With Tools
Extend an Agent with the built-in tool catalogue, custom Python functions, full Tool classes, and MCP servers.
Tools are how an Agent does things. Every tool is an object that
implements four members:
class Tool(Protocol):
name: str
description: str
prompt_instructions: str
def schema(self) -> dict[str, Any]: ...
def run(self, context: ToolContext, **kwargs: Any) -> ToolOutput: ...Agent doesn't care where a tool comes from — anything implementing
that protocol works. This page walks through the four most common
shapes.
1. The built-in catalogue
Agent.with_builtins() ships ~30 tools out of the box:
from shipit_agent import Agent
agent = Agent.with_builtins(llm=llm)
print([t.name for t in agent.tools])
# ['web_search', 'open_url', 'code_execution', 'workspace_files',
# 'plan_task', 'tool_search', 'sub_agent', 'verify_output',
# 'gmail', 'slack', 'jira', 'linear', 'notion', 'confluence',
# 'google_calendar', 'google_drive', 'playwright_browser', ...]Highlights:
| Tool | What it does |
|---|---|
web_search | Pluggable search providers (DuckDuckGo default; Brave, Tavily, Serper, Playwright) |
open_url | Fetches a URL with the same provider's headless browser |
playwright_browser | Full browser automation |
code_execution | Runs untrusted Python in a subprocess |
workspace_files | Read/write/list files in .shipit_workspace |
plan_task | Planner — produces an ordered execution plan |
tool_search | Search the tool registry by description |
sub_agent | Spawn a fresh inner agent for a side-task |
gmail, slack, jira, linear, notion, confluence | OAuth-aware connectors |
See the Tools manifest for the full list with parameter shapes.
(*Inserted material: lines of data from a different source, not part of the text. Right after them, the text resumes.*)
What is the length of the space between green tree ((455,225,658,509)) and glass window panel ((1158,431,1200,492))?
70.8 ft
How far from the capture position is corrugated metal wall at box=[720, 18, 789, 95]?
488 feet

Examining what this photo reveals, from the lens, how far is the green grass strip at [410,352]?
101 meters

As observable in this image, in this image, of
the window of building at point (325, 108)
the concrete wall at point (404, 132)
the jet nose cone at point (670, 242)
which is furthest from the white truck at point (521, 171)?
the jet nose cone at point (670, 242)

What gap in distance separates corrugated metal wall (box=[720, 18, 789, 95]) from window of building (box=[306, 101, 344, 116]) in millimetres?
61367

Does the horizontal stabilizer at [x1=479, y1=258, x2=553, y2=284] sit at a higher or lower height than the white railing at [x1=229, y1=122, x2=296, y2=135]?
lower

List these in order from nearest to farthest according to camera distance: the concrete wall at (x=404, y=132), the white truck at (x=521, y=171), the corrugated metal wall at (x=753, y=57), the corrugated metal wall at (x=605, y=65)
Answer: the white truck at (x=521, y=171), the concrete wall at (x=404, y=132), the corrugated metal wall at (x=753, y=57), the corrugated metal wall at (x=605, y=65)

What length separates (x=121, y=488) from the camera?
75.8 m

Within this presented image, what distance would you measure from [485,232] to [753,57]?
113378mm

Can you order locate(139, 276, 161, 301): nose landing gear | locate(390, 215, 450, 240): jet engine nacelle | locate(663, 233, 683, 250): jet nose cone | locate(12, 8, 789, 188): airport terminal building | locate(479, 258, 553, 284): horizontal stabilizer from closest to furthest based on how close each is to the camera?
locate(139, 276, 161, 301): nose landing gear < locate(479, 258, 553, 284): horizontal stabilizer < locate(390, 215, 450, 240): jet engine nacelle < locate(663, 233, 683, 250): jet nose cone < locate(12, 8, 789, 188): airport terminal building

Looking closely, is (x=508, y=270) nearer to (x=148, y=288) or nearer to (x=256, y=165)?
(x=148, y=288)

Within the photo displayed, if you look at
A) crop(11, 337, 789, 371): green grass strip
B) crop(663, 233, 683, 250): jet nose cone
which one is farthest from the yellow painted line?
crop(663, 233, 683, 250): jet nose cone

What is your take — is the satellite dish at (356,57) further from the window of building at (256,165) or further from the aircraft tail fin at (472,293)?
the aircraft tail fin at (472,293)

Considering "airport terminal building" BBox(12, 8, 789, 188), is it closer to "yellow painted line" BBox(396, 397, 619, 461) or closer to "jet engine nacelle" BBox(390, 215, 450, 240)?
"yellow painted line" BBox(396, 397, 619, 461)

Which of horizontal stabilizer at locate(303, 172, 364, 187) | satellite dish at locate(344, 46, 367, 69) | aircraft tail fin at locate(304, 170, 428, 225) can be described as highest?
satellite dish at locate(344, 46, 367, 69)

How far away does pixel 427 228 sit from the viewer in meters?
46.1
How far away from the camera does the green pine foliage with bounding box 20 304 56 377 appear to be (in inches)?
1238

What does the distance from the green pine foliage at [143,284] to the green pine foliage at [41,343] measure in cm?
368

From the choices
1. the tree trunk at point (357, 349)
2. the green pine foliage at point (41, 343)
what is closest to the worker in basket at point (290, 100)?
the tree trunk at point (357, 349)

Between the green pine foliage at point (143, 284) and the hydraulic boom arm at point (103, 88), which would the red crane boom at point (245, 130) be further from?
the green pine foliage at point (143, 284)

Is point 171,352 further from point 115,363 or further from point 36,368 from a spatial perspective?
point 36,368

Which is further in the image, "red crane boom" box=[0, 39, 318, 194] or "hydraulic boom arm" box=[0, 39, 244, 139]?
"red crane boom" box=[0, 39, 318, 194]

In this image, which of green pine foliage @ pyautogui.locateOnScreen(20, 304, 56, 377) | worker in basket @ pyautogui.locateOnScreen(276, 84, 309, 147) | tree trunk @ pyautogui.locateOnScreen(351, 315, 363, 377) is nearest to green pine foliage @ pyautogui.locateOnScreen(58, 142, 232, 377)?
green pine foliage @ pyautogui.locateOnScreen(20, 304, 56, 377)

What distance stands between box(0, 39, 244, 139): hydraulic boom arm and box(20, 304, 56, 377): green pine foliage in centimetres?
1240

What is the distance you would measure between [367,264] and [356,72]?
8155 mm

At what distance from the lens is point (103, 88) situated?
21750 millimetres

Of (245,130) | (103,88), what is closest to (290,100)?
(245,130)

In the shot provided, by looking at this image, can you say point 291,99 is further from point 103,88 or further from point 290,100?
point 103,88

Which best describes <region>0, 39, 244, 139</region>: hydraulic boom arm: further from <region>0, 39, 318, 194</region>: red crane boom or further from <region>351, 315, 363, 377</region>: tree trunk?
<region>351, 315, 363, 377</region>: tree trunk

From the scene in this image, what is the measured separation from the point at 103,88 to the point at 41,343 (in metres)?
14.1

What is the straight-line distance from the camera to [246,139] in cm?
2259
2. Custom Python function as a tool
FunctionTool.from_callable reads the function's signature and
docstring and produces a fully-formed Tool:
from shipit_agent import Agent
from shipit_agent.tools import FunctionTool
def get_weather(city: str, unit: str = "celsius") -> str:
"""Return the current weather for the given city.
Args:
city: City name (e.g., "Paris").
unit: "celsius" or "fahrenheit".
"""
return f"It's 18°{unit[0].upper()} in {city}."
agent = Agent(
llm=llm,
tools=[FunctionTool.from_callable(get_weather)],
)
agent.run("What's the weather in Paris?")Argument names, defaults, and the docstring are auto-extracted into the
tool's schema(). No manual JSON schema needed.
3. Full Tool class
When you need full control — custom error handling, side effects, streaming, async work — implement the protocol directly:
from shipit_agent.tools.base import Tool, ToolContext, ToolOutput
class WeatherTool(Tool):
name = "weather"
description = "Look up current weather for a city."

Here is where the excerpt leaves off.